A Population-Average, Landmark- and Surface-based (PALS) atlas of human cerebral cortex - PubMed (original) (raw)

A Population-Average, Landmark- and Surface-based (PALS) atlas of human cerebral cortex

David C Van Essen. Neuroimage. 2005.

Abstract

This report describes a new electronic atlas of human cerebral cortex that provides a substrate for a wide variety of brain-mapping analyses. The Population-Average, Landmark- and Surface-based (PALS) atlas approach involves surface-based and volume-based representations of cortical shape, each available as population averages and as individual subject data. The specific PALS-B12 atlas introduced here is derived from structural MRI volumes of 12 normal young adults. Accurate cortical surface reconstructions were generated for each hemisphere, and the surfaces were inflated, flattened, and mapped to standard spherical configurations using SureFit and Caret software. A target atlas sphere was generated by averaging selected landmark contours from each of the 24 contributing hemispheres. Each individual hemisphere was deformed to this target using landmark-constrained surface registration.

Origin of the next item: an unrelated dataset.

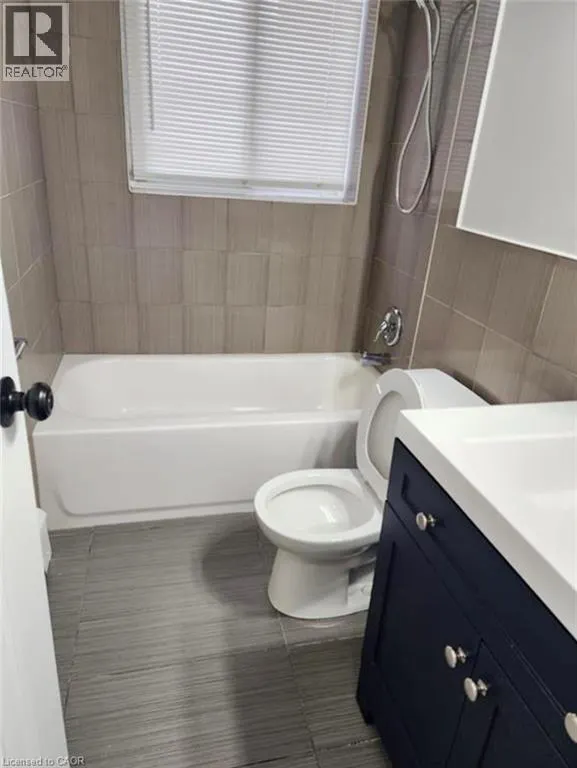 163 CHANDLER Drive Unit# 12, #12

The utility of the resultant PALS-B12 atlas was demonstrated using a variety of analyses. (i) Probabilistic maps of sulcal identity were generated using both surface-based registration (SBR) and conventional volume-based registration (VBR). The SBR approach achieved markedly better consistency of sulcal alignment than did VBR. (ii) A method is introduced for 'multi-fiducial mapping' of volume-averaged group data (e.g., fMRI data, probabilistic architectonic maps) onto each individual hemisphere in the atlas, followed by spatial averaging across the individual maps. This yielded a population-average surface representation that circumvents the biases inherent in choosing any single hemisphere as a target. (iii) Surface-based and volume-based morphometry applied to maps of sulcal depth and sulcal identity demonstrated prominent left-right asymmetries in and near the superior temporal sulcus and Sylvian fissure. Moreover, shape variability in the temporal lobe is significantly greater in the left than the right hemisphere. The PALS-B12 atlas has been registered to other surface-based atlases to facilitate interchange of data and comparison across atlases. All data sets in the PALS-B12 atlas are accessible via the SumsDB database for online and offline visualization and analysis.